In Little Rock where we have been active on various levels in the school issues, for all of the other problems in the district with the state takeover and one thing or another, in this area their policies seem solid. If 70% of a school is on low-or-reduced price lunches, which many are, then 100% of the school gets free lunch. In other schools, if a parent is billed and unable to pay, there is a district form they can fill out that leads to a waiver.

Eating shame for school lunch is simply unacceptable. The documented stories of lunches being taken from children and thrown away in Canonsburg, Pennsylvania, when a bill was in arrears, are just impossible to even imagine. The report in the New York Times of children in an Alabama school having “I Need Lunch Money” stamped on their arms are horrific.

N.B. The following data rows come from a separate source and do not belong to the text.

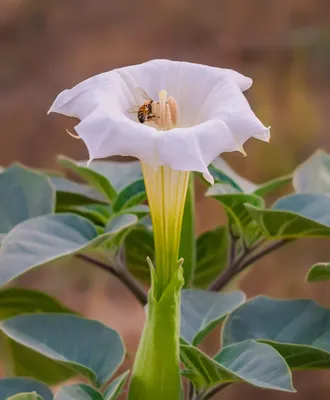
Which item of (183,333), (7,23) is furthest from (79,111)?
(7,23)

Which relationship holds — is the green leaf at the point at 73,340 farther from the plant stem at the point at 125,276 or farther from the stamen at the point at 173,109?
the stamen at the point at 173,109

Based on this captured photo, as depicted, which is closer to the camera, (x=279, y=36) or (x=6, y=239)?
(x=6, y=239)

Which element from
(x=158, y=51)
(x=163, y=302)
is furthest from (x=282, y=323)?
(x=158, y=51)

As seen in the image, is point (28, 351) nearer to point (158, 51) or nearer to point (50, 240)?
point (50, 240)

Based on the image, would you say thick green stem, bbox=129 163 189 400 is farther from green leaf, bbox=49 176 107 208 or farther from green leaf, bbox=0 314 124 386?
green leaf, bbox=49 176 107 208

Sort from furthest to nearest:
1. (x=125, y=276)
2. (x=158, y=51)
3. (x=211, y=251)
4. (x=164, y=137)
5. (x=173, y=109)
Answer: (x=158, y=51) < (x=211, y=251) < (x=125, y=276) < (x=173, y=109) < (x=164, y=137)

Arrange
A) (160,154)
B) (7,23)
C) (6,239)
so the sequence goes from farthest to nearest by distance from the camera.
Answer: (7,23), (6,239), (160,154)

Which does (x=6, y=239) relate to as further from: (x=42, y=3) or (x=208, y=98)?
(x=42, y=3)
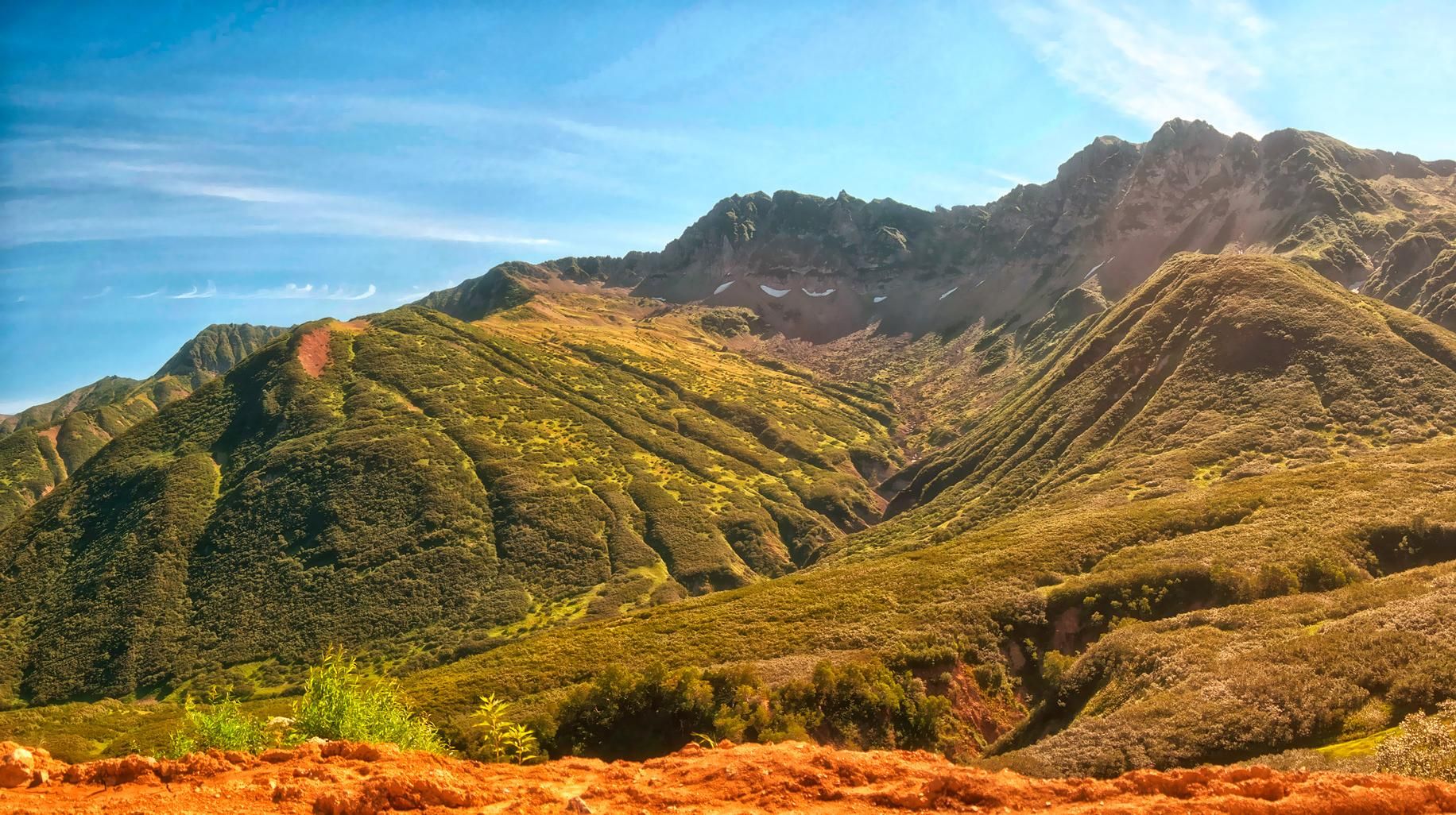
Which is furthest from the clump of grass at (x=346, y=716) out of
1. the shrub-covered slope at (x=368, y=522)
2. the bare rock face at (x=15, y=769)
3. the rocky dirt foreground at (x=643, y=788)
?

In the Alabama case, it was obviously a premeditated standardized policy. There must have been a discussion on the policy, a likely debate on the language, and then some school personnel assigned to go order and pickup the stamp after it was made, get the stamp pad, and begin putting it on the arms of children. Nowhere along the line was there a good soul saying enough, no way. New Mexico to its credit passed the first “no school lunch shaming” bill in their state legislature this spring.

It matters on two levels.

The first is human decency, though that probably makes me seem hopelessly old school in the time of Trump. No one, adult or child, should ever be placed in an uncomfortable public position based on their income or general finances. The battles long won, though still contested, to make sure that food stamp users and free school lunch participants were not stigmatized with special lines, different food, or any humiliationare now decades old, but now have to be fought again it seems to prevent a return of institutionalized inequity, rather than the general societal inequity that seems rampant everywhere today.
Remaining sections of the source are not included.